**Исходный текст:**
Я: А что это у вас за книжка? или это журнал?
Стендист: Которая?
Я: А вот эта. Смотрю, дореволюционная орфография, но, насколько понимаю, книжка-то современная…
С.: Давайте посмотрим.
Я: И кто автор?
С. (листает): Не понимаю… (отдаёт книжку, следом передаёт визитку) Как узнаете - напишите мне.
Так началось моё знакомство с творчеством Сергея Владимировича Фомина. Литература, мм, не для слабых духом. Фомин - журналист, писатель, публицист, профессиональный историк, увлечённо исследует историю России, династий и церкви, включая глубокое «копание» периода революций и Гражданской войны. Всё такое интересное, однако есть «но».
Представьте стиль, соединивший юдофобию, ненависть к социалистам и масонам, фанатичную преданность монархизму и неиссякаемый имперский шовинизм. Плюс тщательно подобранные факты (факты!) и цитаты воспоминаний и переписки. И всё это - о февральских событиях 1917-го. Ярко? Безусловно. Правдиво? Ну… скажем так - калейдоскоп. Цитатно.
* … Временный комитет Государственной думы… в период с 11 до 12 часов ночи с 27 на 28 февраля… В. А. Маклаков… был «поставлен во главе Министерства юстиции». Ситуация была парадоксальная. Ведь и Керенский был тоже комиссаром юстиции. Причём, назначение его на этот пост произвёл М. В. Родзянко и сделал он это в связи с негласным надзором за Керенским полиции. «Он их не любит, - сказал Родзянко, - и пускай с ними расправляется. Назначим его комиссаром юстиции».
* «Перед Таврическим дворцом, - по словам одного из очевидцев, - тысячами толпились восставшие солдаты, ожидая приказов только что назначенной Военной комиссии Думы. Время от времени из здания выходил очень возбуждённый прапорщик и кричал ожидавшей толпе, что желающие участвовать в занятии той или иной железнодорожной станции или правительственного здания должны заявить об этом. Затем несколько десятков человек собирались вокруг «лидера» группы и быстро уходили с ним в том или ином направлении…».

**Представленные данные:**
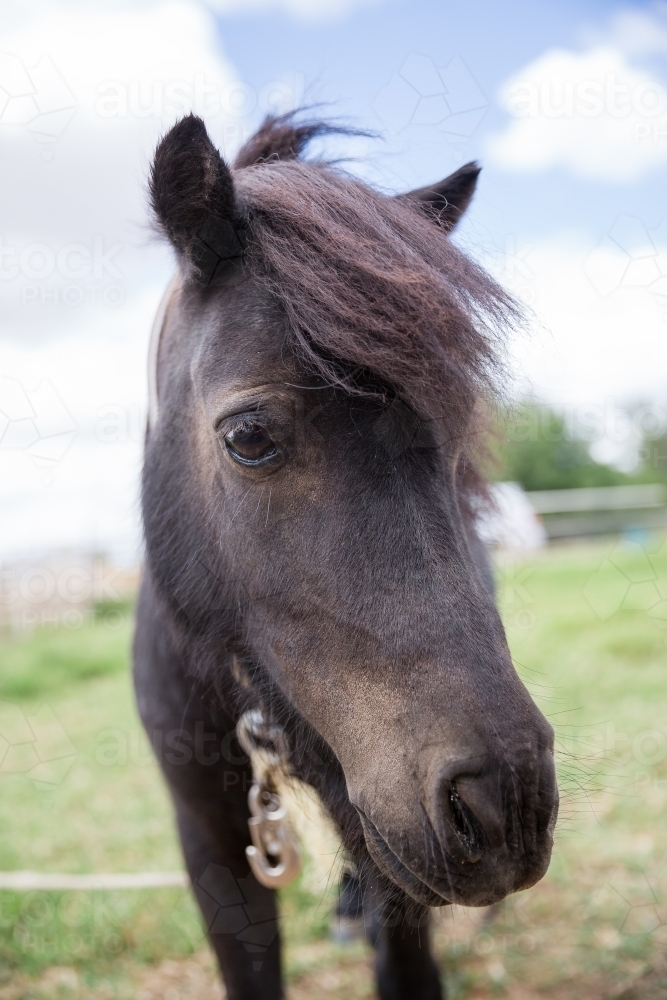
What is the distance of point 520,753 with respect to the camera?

**Задания:**
(1) Ответьте по тексту на три вопроса:
(a) Какой орфографией напечатана книжка, о которой спрашивают стендиста?
(b) Кем Родзянко решил назначить Керенского?
(c) Чьих приказов ждали солдаты перед Таврическим дворцом?
(2) Пожалуйста, перечислите всех людей, которых текст называет по фамилии.
Данные с текстом не связаны и служат отдельным материалом.

**Ответы:**
(1)
(a) Дореволюционной.
(b) Комиссаром юстиции.
(c) Приказов только что назначенной Военной комиссии Думы.

(2) Сергей Владимирович Фомин, В. А. Маклаков, Керенский, М. В. Родзянко.